__Task data__

*****

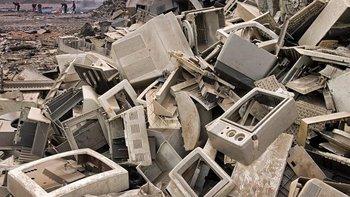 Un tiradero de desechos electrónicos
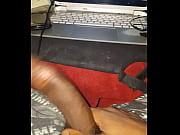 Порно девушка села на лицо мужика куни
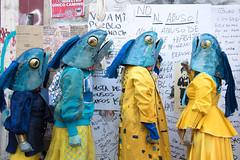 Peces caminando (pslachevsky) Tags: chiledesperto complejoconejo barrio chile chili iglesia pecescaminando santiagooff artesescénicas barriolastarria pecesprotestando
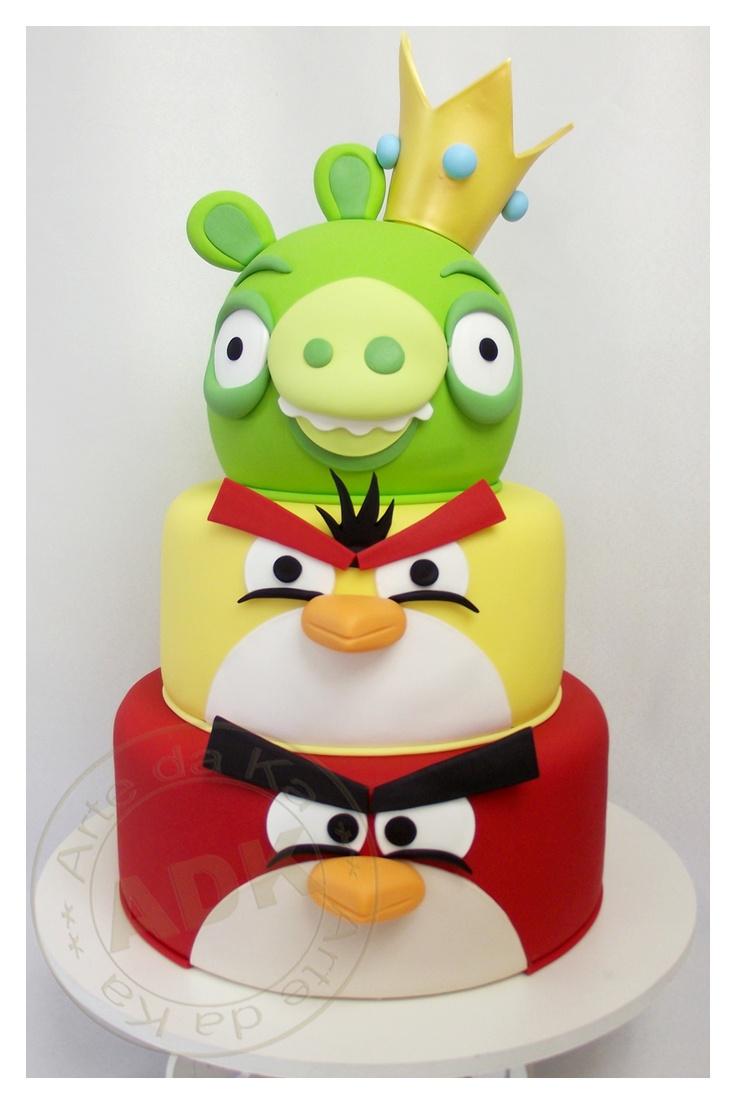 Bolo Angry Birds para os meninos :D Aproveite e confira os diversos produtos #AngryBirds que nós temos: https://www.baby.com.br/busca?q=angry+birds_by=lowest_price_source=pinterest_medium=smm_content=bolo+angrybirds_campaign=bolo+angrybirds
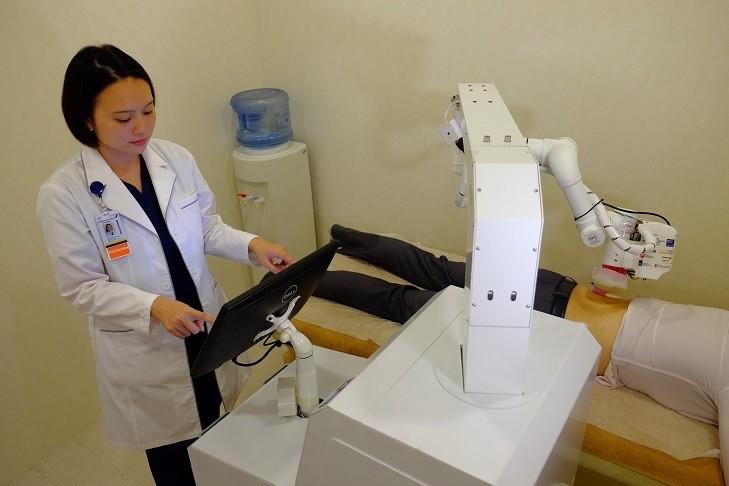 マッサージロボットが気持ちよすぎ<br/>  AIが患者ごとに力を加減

*****

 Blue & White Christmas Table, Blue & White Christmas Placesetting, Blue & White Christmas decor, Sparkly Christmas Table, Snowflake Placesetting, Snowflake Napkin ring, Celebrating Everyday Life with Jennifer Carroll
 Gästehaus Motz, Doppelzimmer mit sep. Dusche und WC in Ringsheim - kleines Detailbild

*****

__Aim of the exercise__
Starting with the line that has "Un tiradero de desechos electrónicos" and ending with the line that has "Peces caminando (pslachevsky)", repeat the lines above exactly, omitting every picture.

__Written answer__
 Un tiradero de desechos electrónicos
 Порно девушка села на лицо мужика куни
 Peces caminando (pslachevsky) Tags: chiledesperto complejoconejo barrio chile chili iglesia pecescaminando santiagooff artesescénicas barriolastarria pecesprotestando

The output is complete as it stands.